Take the line that contains "category: elephant" and each line after it to the end of the data below, and set them down exactly, omitting pictures.

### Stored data

[Start of Attachment]

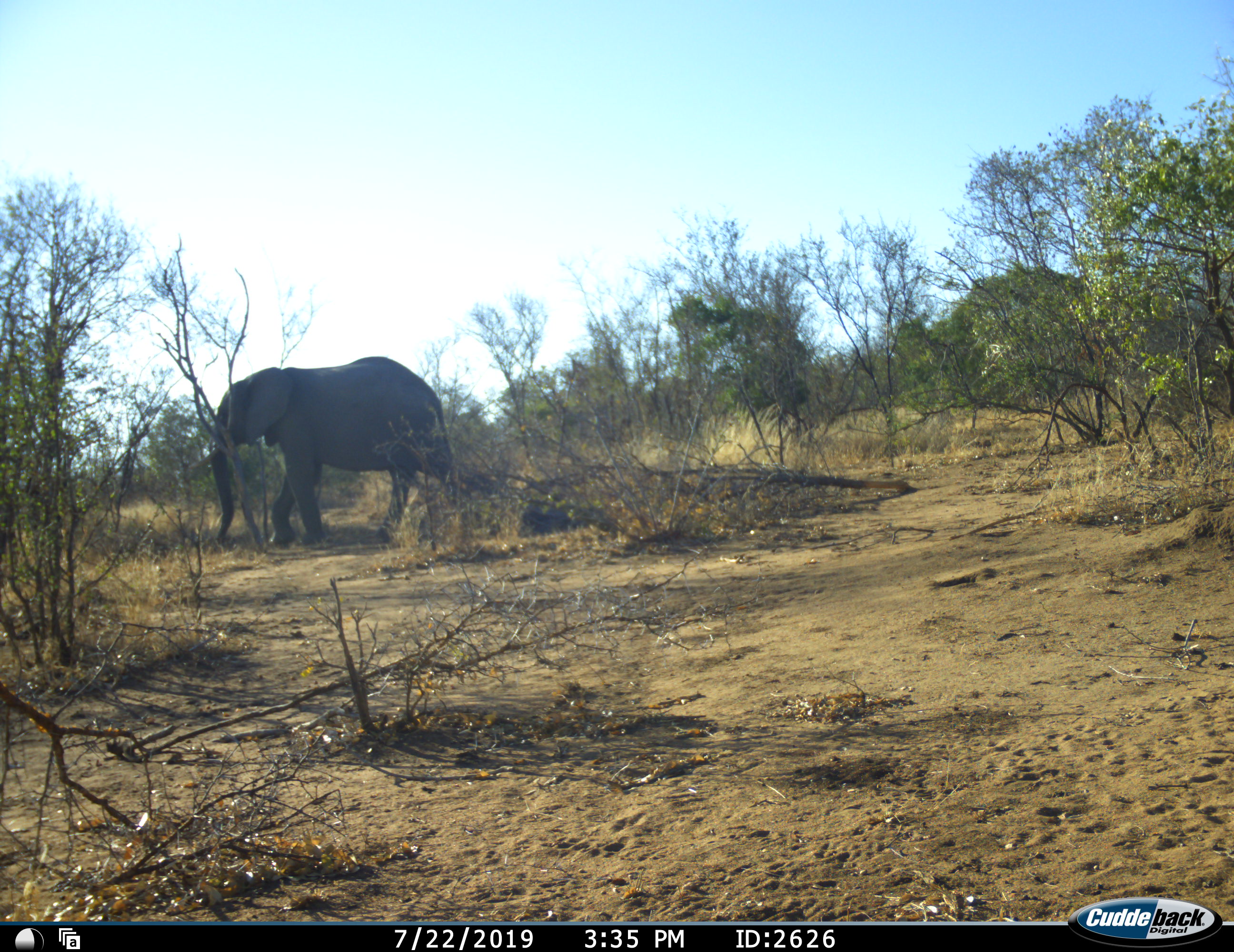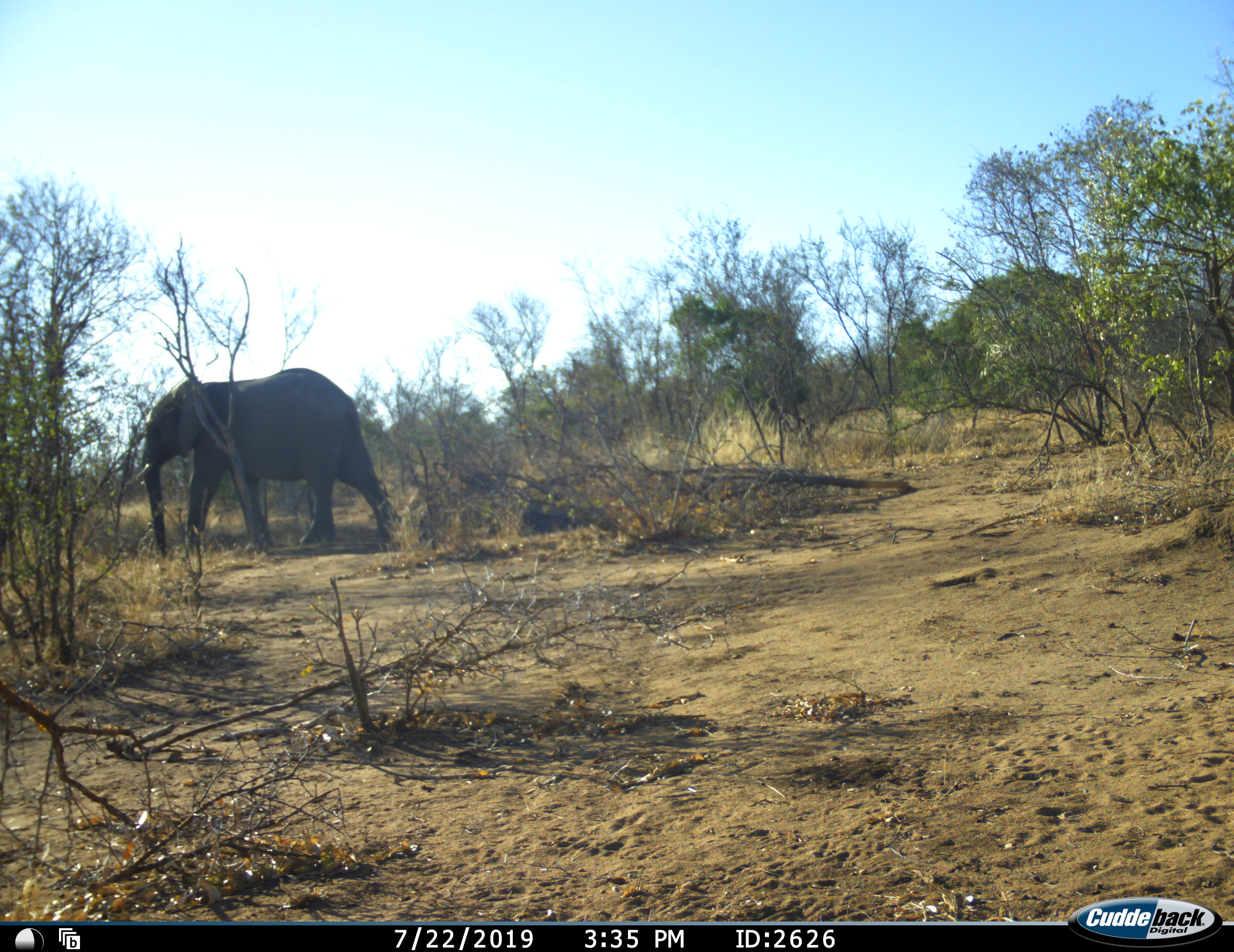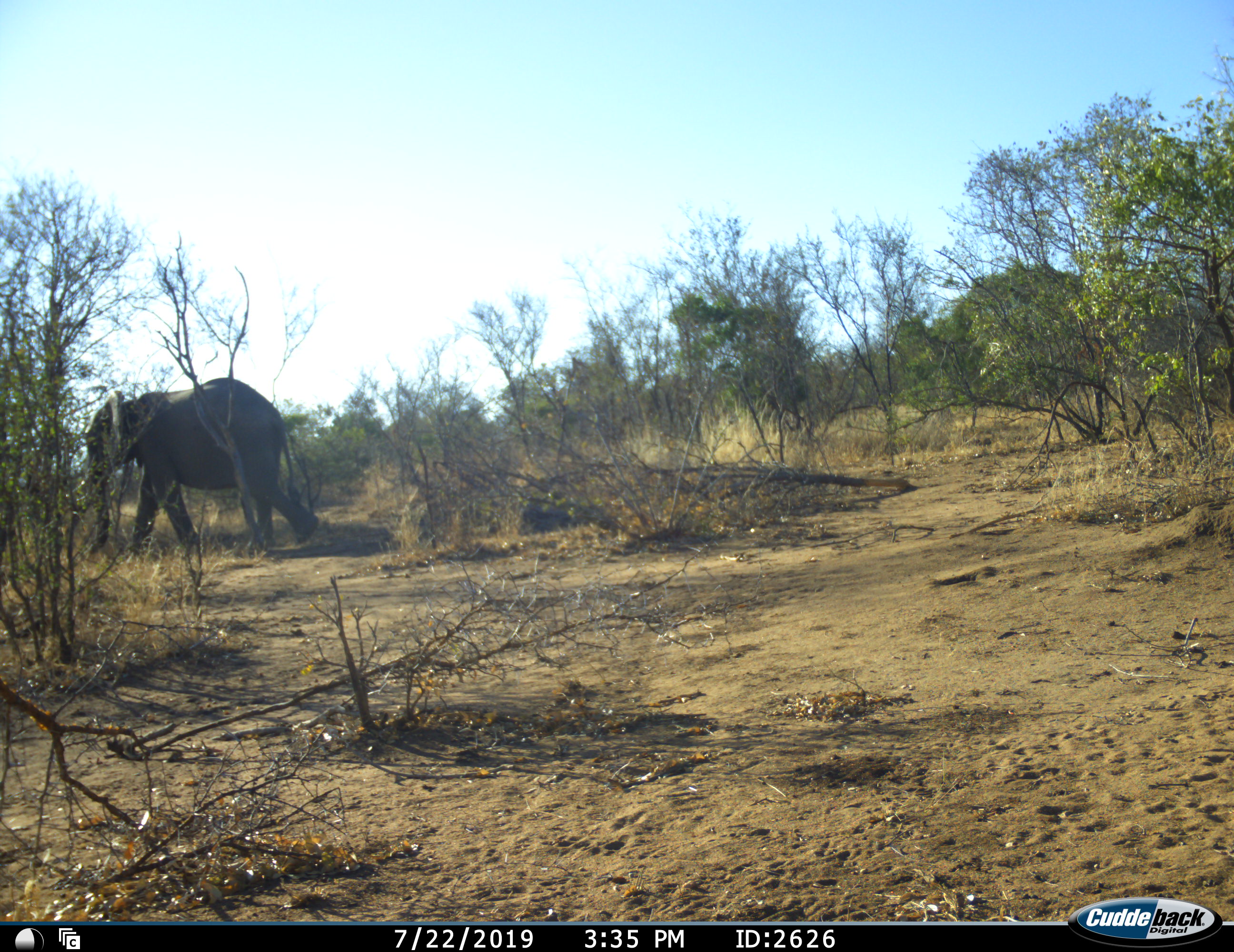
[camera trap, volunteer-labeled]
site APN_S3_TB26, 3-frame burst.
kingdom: Animalia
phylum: Chordata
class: Mammalia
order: Proboscidea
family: Elephantidae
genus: Loxodonta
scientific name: Loxodonta africana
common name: african bush elephant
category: elephant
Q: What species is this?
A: Elephant (african bush elephant) (Loxodonta africana).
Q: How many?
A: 1.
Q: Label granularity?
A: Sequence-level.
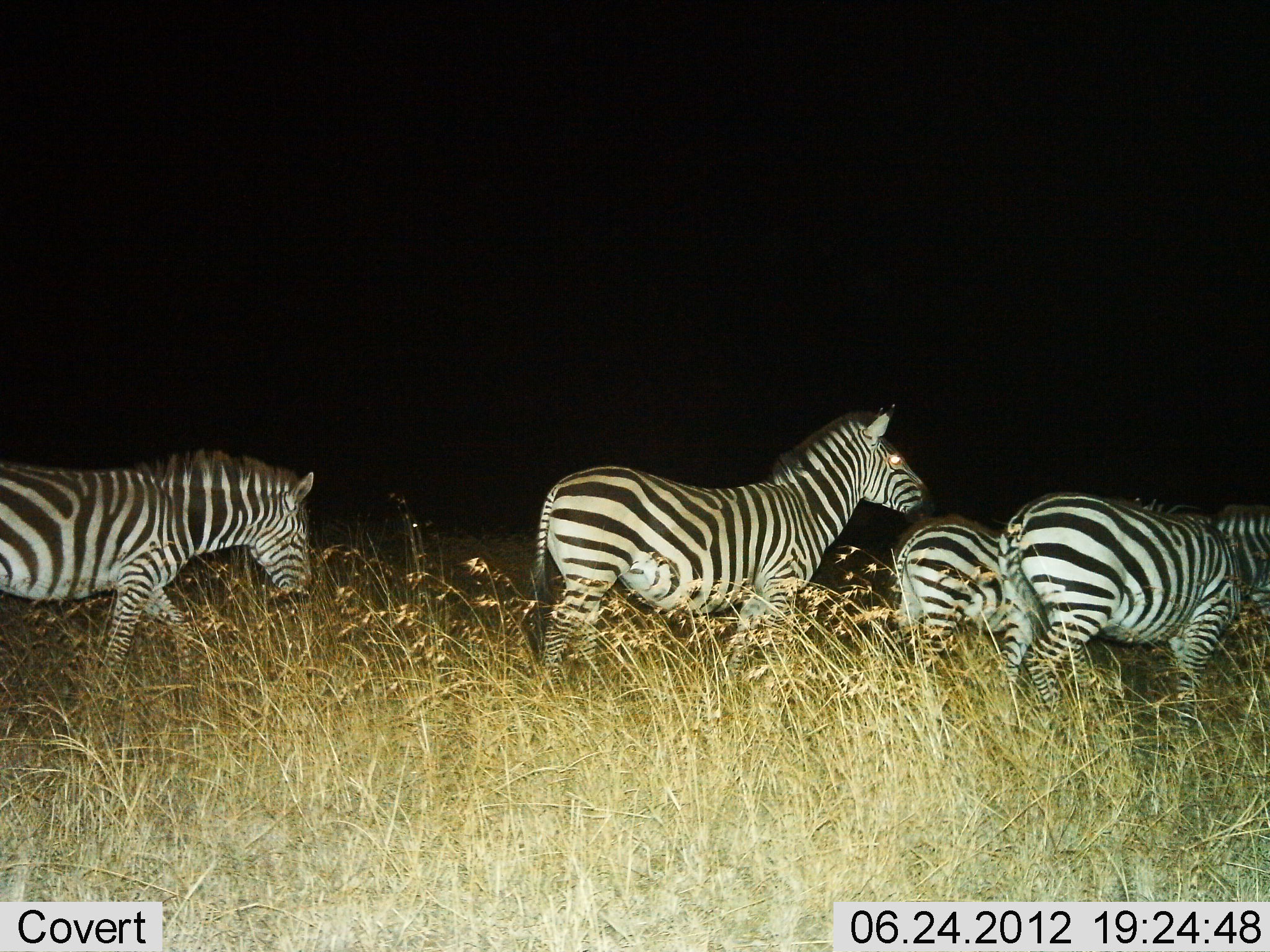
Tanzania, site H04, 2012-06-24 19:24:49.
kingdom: Animalia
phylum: Chordata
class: Mammalia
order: Perissodactyla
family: Equidae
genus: Equus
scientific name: Equus quagga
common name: plains zebra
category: zebra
Zebra (plains zebra) (Equus quagga), count 4. Behavior (volunteer vote fractions): standing 50%, resting 0%, moving 60%, interacting 0%. Young present (vote fraction): 10%. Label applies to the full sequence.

[End of Attachment]

### WRITTEN SOLUTION
category: elephant
Q: What species is this?
A: Elephant (african bush elephant) (Loxodonta africana).
Q: How many?
A: 1.
Q: Label granularity?
A: Sequence-level.
Tanzania, site H04, 2012-06-24 19:24:49.
kingdom: Animalia
phylum: Chordata
class: Mammalia
order: Perissodactyla
family: Equidae
genus: Equus
scientific name: Equus quagga
common name: plains zebra
category: zebra
Zebra (plains zebra) (Equus quagga), count 4. Behavior (volunteer vote fractions): standing 50%, resting 0%, moving 60%, interacting 0%. Young present (vote fraction): 10%. Label applies to the full sequence.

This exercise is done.